With that background, my first contest was a high school bench press meet in eleventh grade. I predictably did everything wrong.
The day before the contest, my gym class was using the school’s weight room, so I worked up to a max single “to see what I could do.” I then opened with just five pounds less than that weight at the contest.
For that first attempt, the two spotters handed off the weight, each holding the bar at the end. I wasn’t ready when they let go, and the bar almost crashed onto my chest.
On my second attempt, I came up with the weight, but my feet were kicking in the air and the bar came up very uneven. The lift was turned down by all three judges.
On my third attempt, I wised up some and had one of the spotters handoff to me from behind. But at that point, I was too tired out and only got the bar halfway up. I thus bombed out of the contest.
It was very distressing at the time, but in retrospect it was probably the best thing that happened to me. After that disaster, I joined a gym. That gym furnished help and support from the other lifters and the owners in proper lifting techniques. I thus learned to use proper form and what the rules of performance were.

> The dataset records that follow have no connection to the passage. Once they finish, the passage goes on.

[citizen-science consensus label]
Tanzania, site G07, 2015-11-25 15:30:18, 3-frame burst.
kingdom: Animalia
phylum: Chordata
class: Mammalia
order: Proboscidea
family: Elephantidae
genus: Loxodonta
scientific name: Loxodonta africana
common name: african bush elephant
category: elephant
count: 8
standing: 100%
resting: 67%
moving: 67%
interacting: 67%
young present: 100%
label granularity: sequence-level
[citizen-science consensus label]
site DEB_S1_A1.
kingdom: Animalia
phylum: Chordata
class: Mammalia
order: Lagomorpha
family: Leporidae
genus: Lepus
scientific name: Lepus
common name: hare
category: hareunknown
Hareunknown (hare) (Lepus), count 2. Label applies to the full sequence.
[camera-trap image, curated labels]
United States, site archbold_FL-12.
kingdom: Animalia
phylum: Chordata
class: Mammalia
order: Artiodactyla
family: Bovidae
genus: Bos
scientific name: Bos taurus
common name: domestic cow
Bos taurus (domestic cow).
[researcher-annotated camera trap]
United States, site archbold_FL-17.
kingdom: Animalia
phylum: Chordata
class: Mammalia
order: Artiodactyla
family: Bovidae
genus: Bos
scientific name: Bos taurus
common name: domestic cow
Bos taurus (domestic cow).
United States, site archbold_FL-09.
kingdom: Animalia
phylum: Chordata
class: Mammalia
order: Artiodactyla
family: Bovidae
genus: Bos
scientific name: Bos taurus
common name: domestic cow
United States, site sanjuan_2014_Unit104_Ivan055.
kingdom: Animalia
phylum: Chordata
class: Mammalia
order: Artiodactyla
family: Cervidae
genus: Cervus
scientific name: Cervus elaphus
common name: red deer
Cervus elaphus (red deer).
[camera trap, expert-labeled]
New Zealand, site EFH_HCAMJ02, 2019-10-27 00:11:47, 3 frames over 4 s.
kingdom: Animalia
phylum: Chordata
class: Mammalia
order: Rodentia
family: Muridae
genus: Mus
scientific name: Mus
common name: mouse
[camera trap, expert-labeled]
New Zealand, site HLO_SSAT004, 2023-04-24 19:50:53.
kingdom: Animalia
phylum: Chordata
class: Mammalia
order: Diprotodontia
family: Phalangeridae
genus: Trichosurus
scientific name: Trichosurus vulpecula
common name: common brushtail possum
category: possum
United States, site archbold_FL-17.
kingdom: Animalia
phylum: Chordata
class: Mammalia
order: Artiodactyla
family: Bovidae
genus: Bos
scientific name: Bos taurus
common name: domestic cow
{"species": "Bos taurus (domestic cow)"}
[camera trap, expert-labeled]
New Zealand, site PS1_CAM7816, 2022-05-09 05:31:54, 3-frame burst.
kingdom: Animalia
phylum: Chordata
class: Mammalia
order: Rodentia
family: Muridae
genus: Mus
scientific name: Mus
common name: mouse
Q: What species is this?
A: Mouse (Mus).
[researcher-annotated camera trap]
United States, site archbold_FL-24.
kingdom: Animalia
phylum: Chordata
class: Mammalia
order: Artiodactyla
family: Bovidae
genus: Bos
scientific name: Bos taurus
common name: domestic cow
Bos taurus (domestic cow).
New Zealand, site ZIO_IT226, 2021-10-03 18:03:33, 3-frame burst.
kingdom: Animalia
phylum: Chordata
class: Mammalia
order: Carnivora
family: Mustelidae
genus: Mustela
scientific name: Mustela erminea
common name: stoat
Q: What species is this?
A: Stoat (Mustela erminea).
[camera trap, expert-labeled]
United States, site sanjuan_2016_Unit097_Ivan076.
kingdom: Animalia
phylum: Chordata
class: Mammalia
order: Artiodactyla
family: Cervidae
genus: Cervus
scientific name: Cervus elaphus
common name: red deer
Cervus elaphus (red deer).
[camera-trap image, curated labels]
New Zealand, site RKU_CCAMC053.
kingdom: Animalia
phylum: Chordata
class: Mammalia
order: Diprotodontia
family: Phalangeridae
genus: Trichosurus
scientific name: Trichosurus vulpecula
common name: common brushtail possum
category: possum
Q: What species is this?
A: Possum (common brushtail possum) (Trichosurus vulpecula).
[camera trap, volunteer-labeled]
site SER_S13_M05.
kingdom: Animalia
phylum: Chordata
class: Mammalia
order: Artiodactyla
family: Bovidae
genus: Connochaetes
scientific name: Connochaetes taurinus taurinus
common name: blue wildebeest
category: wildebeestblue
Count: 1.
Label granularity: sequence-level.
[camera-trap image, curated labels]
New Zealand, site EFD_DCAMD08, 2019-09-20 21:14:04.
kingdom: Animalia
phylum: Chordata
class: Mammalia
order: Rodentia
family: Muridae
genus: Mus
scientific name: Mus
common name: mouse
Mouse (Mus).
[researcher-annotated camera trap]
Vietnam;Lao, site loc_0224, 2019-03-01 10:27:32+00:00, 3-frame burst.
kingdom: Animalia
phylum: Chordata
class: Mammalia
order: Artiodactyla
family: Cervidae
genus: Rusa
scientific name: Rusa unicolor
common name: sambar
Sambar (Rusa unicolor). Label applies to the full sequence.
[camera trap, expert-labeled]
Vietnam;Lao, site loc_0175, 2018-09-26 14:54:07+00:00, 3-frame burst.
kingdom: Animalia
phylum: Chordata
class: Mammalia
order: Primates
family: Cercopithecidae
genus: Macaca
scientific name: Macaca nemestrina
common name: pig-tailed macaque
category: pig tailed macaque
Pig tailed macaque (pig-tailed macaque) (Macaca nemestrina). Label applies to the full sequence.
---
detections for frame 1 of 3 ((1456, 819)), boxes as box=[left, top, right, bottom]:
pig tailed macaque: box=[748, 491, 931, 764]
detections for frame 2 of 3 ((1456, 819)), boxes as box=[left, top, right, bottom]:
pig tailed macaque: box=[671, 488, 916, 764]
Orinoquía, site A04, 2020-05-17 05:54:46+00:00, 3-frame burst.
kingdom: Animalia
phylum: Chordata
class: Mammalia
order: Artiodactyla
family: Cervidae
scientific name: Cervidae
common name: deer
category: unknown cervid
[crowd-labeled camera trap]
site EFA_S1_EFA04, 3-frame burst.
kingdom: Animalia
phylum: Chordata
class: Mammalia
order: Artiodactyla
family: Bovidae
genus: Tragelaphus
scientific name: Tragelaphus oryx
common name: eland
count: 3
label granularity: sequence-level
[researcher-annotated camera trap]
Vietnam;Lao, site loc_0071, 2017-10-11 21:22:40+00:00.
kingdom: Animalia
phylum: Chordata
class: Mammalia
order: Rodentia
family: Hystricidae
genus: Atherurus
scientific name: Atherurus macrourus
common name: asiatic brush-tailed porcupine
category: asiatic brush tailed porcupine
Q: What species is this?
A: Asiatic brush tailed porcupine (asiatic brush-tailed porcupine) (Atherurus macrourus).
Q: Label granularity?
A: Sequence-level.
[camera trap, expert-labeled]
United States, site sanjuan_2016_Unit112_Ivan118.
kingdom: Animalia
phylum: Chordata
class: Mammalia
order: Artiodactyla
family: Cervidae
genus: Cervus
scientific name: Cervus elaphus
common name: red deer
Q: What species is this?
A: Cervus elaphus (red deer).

I then entered the same bench press meet my senior year. This time, I successfully completed all three attempts and won a 4th place trophy out of about 20 competitors. The organizer of the meet said that if they had a “most-improved lifter” trophy I would have won it as well. It should also be noted that I have never again bombed out of a contest, so I truly learned my lesson.
But hopefully, this book will prevent the reader from having to learn that lesson the hard way like I did. It will teach the reader the rules of a contest; instruct you on proper training and contest prep techniques, and explain proper form on the powerlifts that is in accordance with the rules.
The above preview was posted on this Web site May 6, 2009.